• _Page text_:
------------------------------------

SARA

SARA stands for Solution Architecture Requirement for Alignment.

SARA is a command-line tool that manages Architecture documents and Requirements as an interconnected knowledge graph, providing a single source of truth for all teams and contributors in your organization.

Table of Contents

Expand contents

• Why SARA?
  • Alignment Across Teams
  • Markdown-First: A Radical Choice
• Features
• Installation
  • From crates.io (Recommended)
  • From Source
• Quick Start
• Commands
• Document Types
• Traceability Hierarchy
• Relationships: The Heart of SARA
  • Relationship Types
  • Defining Relationships in YAML
  • Peer Dependencies
  • Architecture Decision Records
  • Bidirectional Traceability
  • Relationship Fields by Item Type
  • Querying Relationships
  • Validation Rules
• Configuration
• Output Formats
• Environment Variables
• Contributing
• License

Why SARA?

------------------------------------

• _Dataset content_:

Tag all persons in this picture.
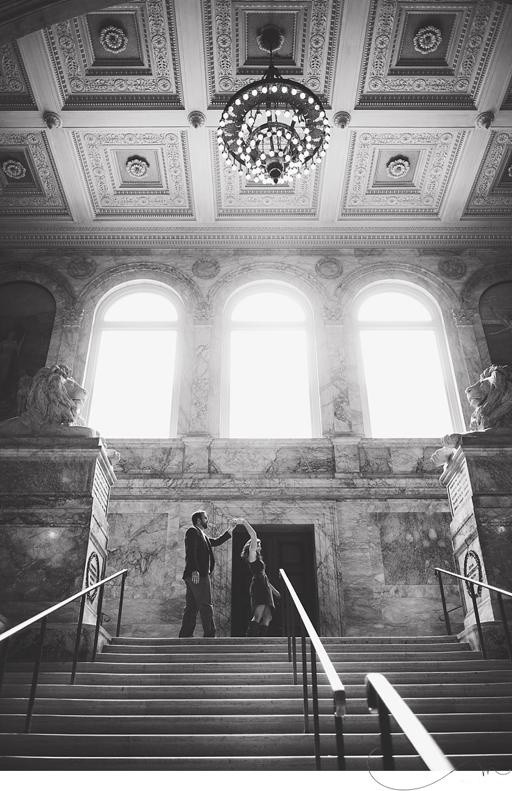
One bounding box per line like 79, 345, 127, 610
178, 511, 237, 637
231, 518, 281, 637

------------------------------------

• _Task objective_:
Please reproduce the SARA page in full, word for word. The lines here come from a different source than the SARA page.

• _Result of this task_:
SARA

SARA stands for Solution Architecture Requirement for Alignment.

SARA is a command-line tool that manages Architecture documents and Requirements as an interconnected knowledge graph, providing a single source of truth for all teams and contributors in your organization.

Table of Contents

Expand contents

• Why SARA?
  • Alignment Across Teams
  • Markdown-First: A Radical Choice
• Features
• Installation
  • From crates.io (Recommended)
  • From Source
• Quick Start
• Commands
• Document Types
• Traceability Hierarchy
• Relationships: The Heart of SARA
  • Relationship Types
  • Defining Relationships in YAML
  • Peer Dependencies
  • Architecture Decision Records
  • Bidirectional Traceability
  • Relationship Fields by Item Type
  • Querying Relationships
  • Validation Rules
• Configuration
• Output Formats
• Environment Variables
• Contributing
• License

Why SARA?